Return all of the data below line for line with no changes, and leave the pictures out.

(Questions on scene geometry)
** START **
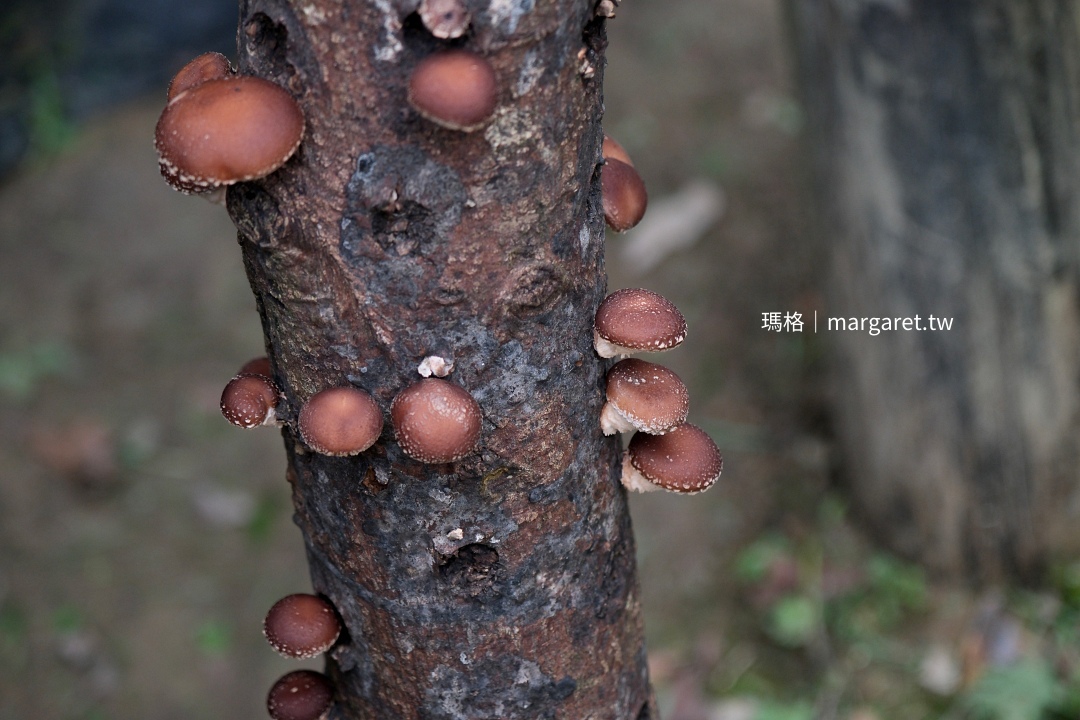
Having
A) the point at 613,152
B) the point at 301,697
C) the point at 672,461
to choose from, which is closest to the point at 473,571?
the point at 672,461

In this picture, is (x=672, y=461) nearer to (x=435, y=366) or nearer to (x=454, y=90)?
(x=435, y=366)

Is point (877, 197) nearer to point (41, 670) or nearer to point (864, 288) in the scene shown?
point (864, 288)

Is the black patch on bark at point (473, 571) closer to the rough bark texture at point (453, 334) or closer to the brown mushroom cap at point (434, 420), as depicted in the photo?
the rough bark texture at point (453, 334)

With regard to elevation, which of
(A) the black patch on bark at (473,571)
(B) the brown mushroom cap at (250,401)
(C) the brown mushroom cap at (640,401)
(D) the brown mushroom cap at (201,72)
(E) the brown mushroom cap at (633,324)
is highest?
(D) the brown mushroom cap at (201,72)

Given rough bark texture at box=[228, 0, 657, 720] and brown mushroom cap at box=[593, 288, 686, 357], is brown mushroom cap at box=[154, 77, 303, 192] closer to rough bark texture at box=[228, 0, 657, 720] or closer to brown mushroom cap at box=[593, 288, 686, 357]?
rough bark texture at box=[228, 0, 657, 720]

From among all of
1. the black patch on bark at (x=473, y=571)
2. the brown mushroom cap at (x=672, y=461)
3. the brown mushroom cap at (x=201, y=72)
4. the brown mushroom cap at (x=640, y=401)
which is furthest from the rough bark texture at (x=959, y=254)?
the black patch on bark at (x=473, y=571)

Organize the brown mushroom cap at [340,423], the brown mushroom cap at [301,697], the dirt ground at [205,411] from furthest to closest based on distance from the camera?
the dirt ground at [205,411] → the brown mushroom cap at [301,697] → the brown mushroom cap at [340,423]
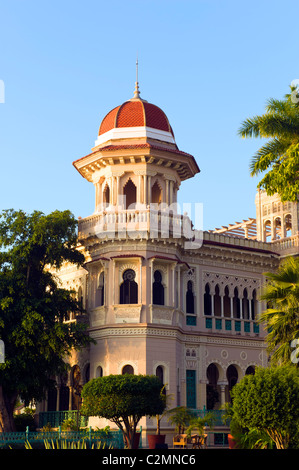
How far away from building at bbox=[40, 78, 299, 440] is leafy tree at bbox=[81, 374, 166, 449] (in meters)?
4.45

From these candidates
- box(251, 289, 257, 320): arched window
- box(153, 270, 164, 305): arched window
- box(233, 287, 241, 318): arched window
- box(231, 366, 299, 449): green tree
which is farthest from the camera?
box(251, 289, 257, 320): arched window

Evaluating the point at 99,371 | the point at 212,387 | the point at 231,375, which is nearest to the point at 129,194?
the point at 99,371

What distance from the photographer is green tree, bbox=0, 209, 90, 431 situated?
93.6ft

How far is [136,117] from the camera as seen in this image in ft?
113

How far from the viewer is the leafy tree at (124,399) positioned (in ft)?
80.1

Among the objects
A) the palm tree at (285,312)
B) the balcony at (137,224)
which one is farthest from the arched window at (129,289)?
the palm tree at (285,312)

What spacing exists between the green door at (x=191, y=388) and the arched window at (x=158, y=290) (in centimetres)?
387

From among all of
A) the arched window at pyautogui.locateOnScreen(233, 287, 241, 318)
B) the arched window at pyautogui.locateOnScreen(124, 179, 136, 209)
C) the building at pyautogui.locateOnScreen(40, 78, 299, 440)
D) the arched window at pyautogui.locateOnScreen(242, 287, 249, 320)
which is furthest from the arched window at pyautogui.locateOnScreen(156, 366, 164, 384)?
the arched window at pyautogui.locateOnScreen(124, 179, 136, 209)

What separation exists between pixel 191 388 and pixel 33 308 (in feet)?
28.6

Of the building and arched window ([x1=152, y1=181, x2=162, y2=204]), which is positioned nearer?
the building

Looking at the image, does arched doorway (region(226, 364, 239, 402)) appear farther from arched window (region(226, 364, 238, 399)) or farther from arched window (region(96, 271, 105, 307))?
arched window (region(96, 271, 105, 307))

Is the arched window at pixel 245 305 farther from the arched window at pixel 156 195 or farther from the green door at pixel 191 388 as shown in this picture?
the arched window at pixel 156 195
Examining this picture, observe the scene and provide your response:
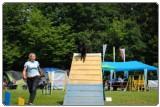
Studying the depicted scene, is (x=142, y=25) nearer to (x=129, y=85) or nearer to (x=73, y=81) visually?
(x=129, y=85)

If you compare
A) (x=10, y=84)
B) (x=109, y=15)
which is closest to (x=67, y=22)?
(x=109, y=15)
** END **
Output of the exercise:
Having
A) the point at 613,152
B) the point at 301,697
C) the point at 672,461
to choose from, which is closest to the point at 473,571?
the point at 672,461

In this picture, is (x=672, y=461) nearer to (x=435, y=366) or nearer to (x=454, y=90)?
(x=435, y=366)

Is point (877, 197) nearer to point (41, 670) or nearer to point (864, 288) in the scene shown?
point (864, 288)

Is the black patch on bark at point (473, 571) closer to the rough bark texture at point (453, 334) or closer to the brown mushroom cap at point (434, 420), as depicted in the photo?
the rough bark texture at point (453, 334)

With regard to elevation, which of
(A) the black patch on bark at (473,571)
(B) the brown mushroom cap at (250,401)
(C) the brown mushroom cap at (640,401)
(D) the brown mushroom cap at (201,72)
(E) the brown mushroom cap at (633,324)
is highest?
(D) the brown mushroom cap at (201,72)

Given rough bark texture at box=[228, 0, 657, 720] and brown mushroom cap at box=[593, 288, 686, 357], is brown mushroom cap at box=[154, 77, 303, 192] closer to rough bark texture at box=[228, 0, 657, 720] or closer to brown mushroom cap at box=[593, 288, 686, 357]?
rough bark texture at box=[228, 0, 657, 720]

From among all of
1. the black patch on bark at (x=473, y=571)
2. the brown mushroom cap at (x=672, y=461)
3. the brown mushroom cap at (x=201, y=72)
4. the brown mushroom cap at (x=640, y=401)
which is furthest from the rough bark texture at (x=959, y=254)?
the black patch on bark at (x=473, y=571)

Organize the brown mushroom cap at [340,423], the brown mushroom cap at [301,697], the dirt ground at [205,411] from furthest to closest based on distance from the camera?
the dirt ground at [205,411] → the brown mushroom cap at [301,697] → the brown mushroom cap at [340,423]
How far away from building at bbox=[40, 78, 299, 440] is leafy tree at bbox=[81, 374, 166, 449] (in meters)?
4.45

From these candidates
- box(251, 289, 257, 320): arched window
- box(153, 270, 164, 305): arched window
- box(233, 287, 241, 318): arched window
- box(231, 366, 299, 449): green tree
which is farthest from the camera?
box(251, 289, 257, 320): arched window

Evaluating the point at 99,371 | the point at 212,387 | the point at 231,375, which is nearest to the point at 129,194?
the point at 99,371

What distance from the photographer is green tree, bbox=0, 209, 90, 431 situated?
93.6ft

How far is [136,117] from the camera as seen in this image in ft?
113

How far from the viewer is the leafy tree at (124,399) positioned (in ft)?
80.1

Among the objects
A) the palm tree at (285,312)
B) the balcony at (137,224)
which one is farthest from the arched window at (129,289)?
the palm tree at (285,312)

What spacing exists between the green door at (x=191, y=388) and the arched window at (x=158, y=290) (in centimetres)?
387

From among all of
A) the arched window at pyautogui.locateOnScreen(233, 287, 241, 318)
B) the arched window at pyautogui.locateOnScreen(124, 179, 136, 209)
C) the building at pyautogui.locateOnScreen(40, 78, 299, 440)
D) the arched window at pyautogui.locateOnScreen(242, 287, 249, 320)
which is furthest from the arched window at pyautogui.locateOnScreen(156, 366, 164, 384)?
the arched window at pyautogui.locateOnScreen(124, 179, 136, 209)

What separation exists between pixel 191 388 and pixel 33 308 (in feet)?
28.6

Of the building and arched window ([x1=152, y1=181, x2=162, y2=204]), which is positioned nearer?
the building

Looking at the image, does arched doorway (region(226, 364, 239, 402)) appear farther from arched window (region(226, 364, 238, 399)) or farther from arched window (region(96, 271, 105, 307))?
arched window (region(96, 271, 105, 307))

Is the arched window at pixel 245 305 farther from the arched window at pixel 156 195 or farther from the green door at pixel 191 388 as shown in this picture?
the arched window at pixel 156 195
Examining this picture, observe the scene and provide your response:
Studying the depicted scene, is (x=142, y=25) nearer to (x=129, y=85) or nearer to (x=73, y=81) visually?
(x=129, y=85)

If you compare
A) (x=10, y=84)
B) (x=109, y=15)
which is closest to (x=67, y=22)?
(x=109, y=15)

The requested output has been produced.